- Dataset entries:
- Opening Delimiter -

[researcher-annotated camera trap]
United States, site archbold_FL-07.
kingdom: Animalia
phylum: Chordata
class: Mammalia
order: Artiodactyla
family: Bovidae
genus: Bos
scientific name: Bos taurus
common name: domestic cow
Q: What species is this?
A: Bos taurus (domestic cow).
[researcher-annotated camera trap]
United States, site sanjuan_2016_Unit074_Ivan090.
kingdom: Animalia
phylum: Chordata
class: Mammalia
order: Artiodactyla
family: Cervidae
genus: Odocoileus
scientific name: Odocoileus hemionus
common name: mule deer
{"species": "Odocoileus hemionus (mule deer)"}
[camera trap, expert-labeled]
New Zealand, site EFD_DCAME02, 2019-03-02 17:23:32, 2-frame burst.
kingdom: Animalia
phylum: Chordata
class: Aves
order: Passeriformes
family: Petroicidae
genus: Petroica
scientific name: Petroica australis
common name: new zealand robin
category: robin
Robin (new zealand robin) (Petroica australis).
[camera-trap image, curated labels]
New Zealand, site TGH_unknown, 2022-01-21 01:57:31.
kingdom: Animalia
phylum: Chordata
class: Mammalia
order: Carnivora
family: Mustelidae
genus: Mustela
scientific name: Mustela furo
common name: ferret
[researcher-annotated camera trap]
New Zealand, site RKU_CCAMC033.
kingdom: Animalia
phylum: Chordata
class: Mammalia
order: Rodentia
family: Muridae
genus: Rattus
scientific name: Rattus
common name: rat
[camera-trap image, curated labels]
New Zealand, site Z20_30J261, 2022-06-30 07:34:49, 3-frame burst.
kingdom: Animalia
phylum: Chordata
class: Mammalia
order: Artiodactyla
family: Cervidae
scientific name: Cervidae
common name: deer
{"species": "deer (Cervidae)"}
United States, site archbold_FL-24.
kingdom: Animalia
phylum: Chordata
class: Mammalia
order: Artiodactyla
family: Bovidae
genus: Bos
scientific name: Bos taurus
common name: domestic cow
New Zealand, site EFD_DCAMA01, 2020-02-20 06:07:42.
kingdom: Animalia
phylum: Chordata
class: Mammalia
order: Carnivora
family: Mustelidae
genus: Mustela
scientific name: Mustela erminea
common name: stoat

- Closing Delimiter -

- PROBLEM TO WORK ON: Type the records again in full, matching them exactly.

- EXERCISE OUTPUT:
[researcher-annotated camera trap]
United States, site archbold_FL-07.
kingdom: Animalia
phylum: Chordata
class: Mammalia
order: Artiodactyla
family: Bovidae
genus: Bos
scientific name: Bos taurus
common name: domestic cow
Q: What species is this?
A: Bos taurus (domestic cow).
[researcher-annotated camera trap]
United States, site sanjuan_2016_Unit074_Ivan090.
kingdom: Animalia
phylum: Chordata
class: Mammalia
order: Artiodactyla
family: Cervidae
genus: Odocoileus
scientific name: Odocoileus hemionus
common name: mule deer
{"species": "Odocoileus hemionus (mule deer)"}
[camera trap, expert-labeled]
New Zealand, site EFD_DCAME02, 2019-03-02 17:23:32, 2-frame burst.
kingdom: Animalia
phylum: Chordata
class: Aves
order: Passeriformes
family: Petroicidae
genus: Petroica
scientific name: Petroica australis
common name: new zealand robin
category: robin
Robin (new zealand robin) (Petroica australis).
[camera-trap image, curated labels]
New Zealand, site TGH_unknown, 2022-01-21 01:57:31.
kingdom: Animalia
phylum: Chordata
class: Mammalia
order: Carnivora
family: Mustelidae
genus: Mustela
scientific name: Mustela furo
common name: ferret
[researcher-annotated camera trap]
New Zealand, site RKU_CCAMC033.
kingdom: Animalia
phylum: Chordata
class: Mammalia
order: Rodentia
family: Muridae
genus: Rattus
scientific name: Rattus
common name: rat
[camera-trap image, curated labels]
New Zealand, site Z20_30J261, 2022-06-30 07:34:49, 3-frame burst.
kingdom: Animalia
phylum: Chordata
class: Mammalia
order: Artiodactyla
family: Cervidae
scientific name: Cervidae
common name: deer
{"species": "deer (Cervidae)"}
United States, site archbold_FL-24.
kingdom: Animalia
phylum: Chordata
class: Mammalia
order: Artiodactyla
family: Bovidae
genus: Bos
scientific name: Bos taurus
common name: domestic cow
New Zealand, site EFD_DCAMA01, 2020-02-20 06:07:42.
kingdom: Animalia
phylum: Chordata
class: Mammalia
order: Carnivora
family: Mustelidae
genus: Mustela
scientific name: Mustela erminea
common name: stoat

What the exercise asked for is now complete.